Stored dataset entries
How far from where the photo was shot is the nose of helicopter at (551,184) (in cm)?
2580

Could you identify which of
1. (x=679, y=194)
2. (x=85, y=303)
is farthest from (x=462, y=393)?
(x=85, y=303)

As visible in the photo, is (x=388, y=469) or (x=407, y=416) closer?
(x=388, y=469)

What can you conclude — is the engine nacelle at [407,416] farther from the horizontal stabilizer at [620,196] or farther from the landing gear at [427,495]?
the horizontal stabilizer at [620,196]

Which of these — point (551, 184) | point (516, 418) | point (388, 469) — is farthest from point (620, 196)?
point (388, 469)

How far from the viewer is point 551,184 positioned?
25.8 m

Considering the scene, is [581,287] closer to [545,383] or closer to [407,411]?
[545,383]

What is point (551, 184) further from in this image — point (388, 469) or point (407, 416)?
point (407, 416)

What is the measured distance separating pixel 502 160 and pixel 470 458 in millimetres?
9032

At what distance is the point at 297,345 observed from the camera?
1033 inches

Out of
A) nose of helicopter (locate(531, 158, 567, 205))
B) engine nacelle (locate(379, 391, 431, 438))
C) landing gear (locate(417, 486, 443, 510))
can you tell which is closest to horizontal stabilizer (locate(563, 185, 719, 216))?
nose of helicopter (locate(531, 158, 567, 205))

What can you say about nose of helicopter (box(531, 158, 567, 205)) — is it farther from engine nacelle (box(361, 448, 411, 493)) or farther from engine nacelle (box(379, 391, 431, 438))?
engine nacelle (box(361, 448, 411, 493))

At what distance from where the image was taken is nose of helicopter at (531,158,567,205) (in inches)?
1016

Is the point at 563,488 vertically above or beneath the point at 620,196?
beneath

## Brief
Copy out everything word for word, from the line containing "What can you say" down to the end of the entries above.

## Response below
What can you say about nose of helicopter (box(531, 158, 567, 205)) — is it farther from engine nacelle (box(361, 448, 411, 493)) or farther from engine nacelle (box(379, 391, 431, 438))?
engine nacelle (box(361, 448, 411, 493))

At what distance from where the image was taken is nose of helicopter at (531,158,567,205) (in inches)?
1016

Is the point at 563,488 vertically above or beneath the point at 620,196?
beneath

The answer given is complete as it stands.